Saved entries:

::::::::

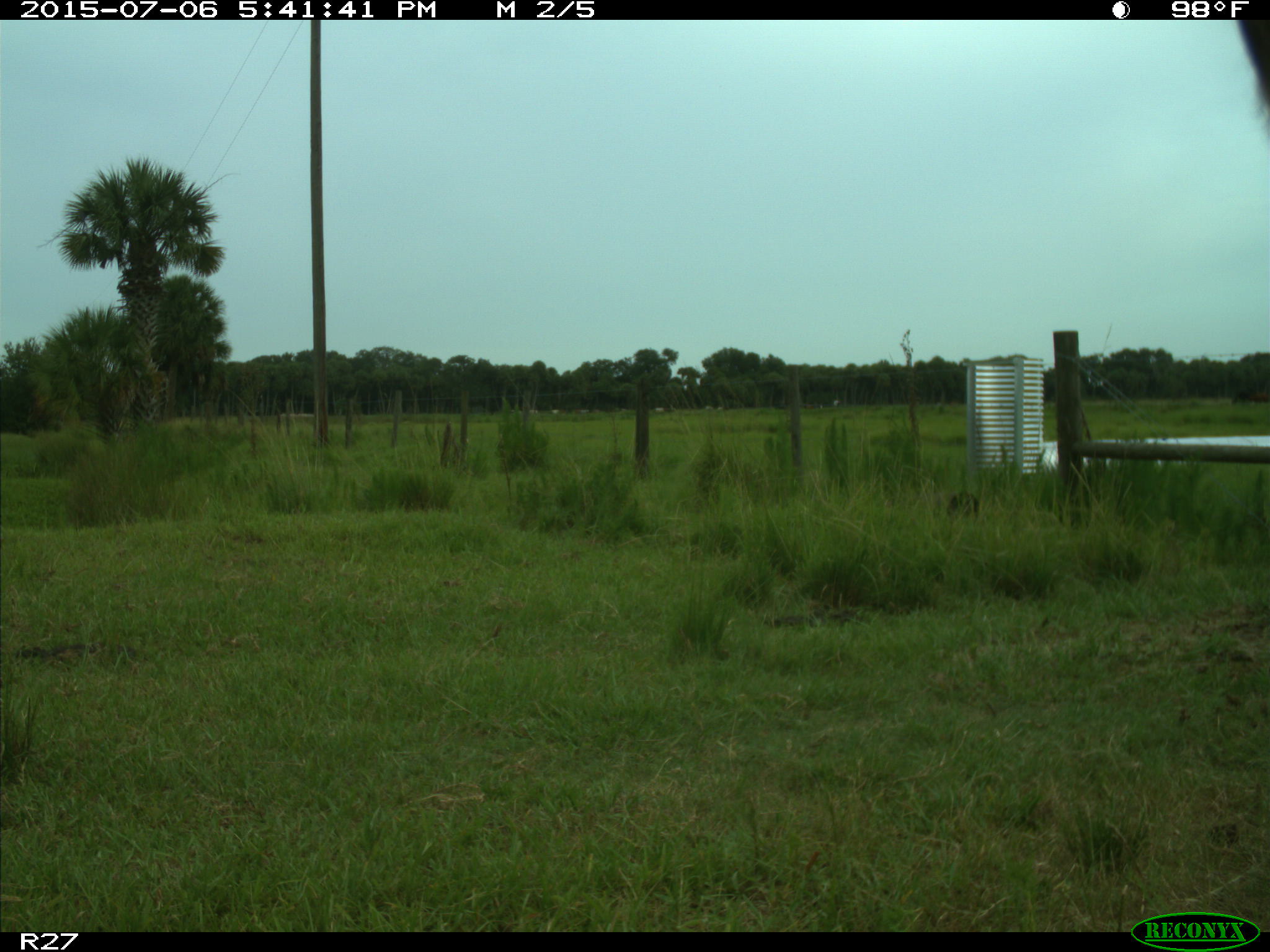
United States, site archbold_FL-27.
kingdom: Animalia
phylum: Chordata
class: Mammalia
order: Artiodactyla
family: Bovidae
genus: Bos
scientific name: Bos taurus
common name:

::::::::

**WHAT YOU NEED TO DO**
Write the records above out again word for word, skipping each picture.

**OUTPUT FOR THIS EXERCISE**
United States, site archbold_FL-27.
kingdom: Animalia
phylum: Chordata
class: Mammalia
order: Artiodactyla
family: Bovidae
genus: Bos
scientific name: Bos taurus
common name:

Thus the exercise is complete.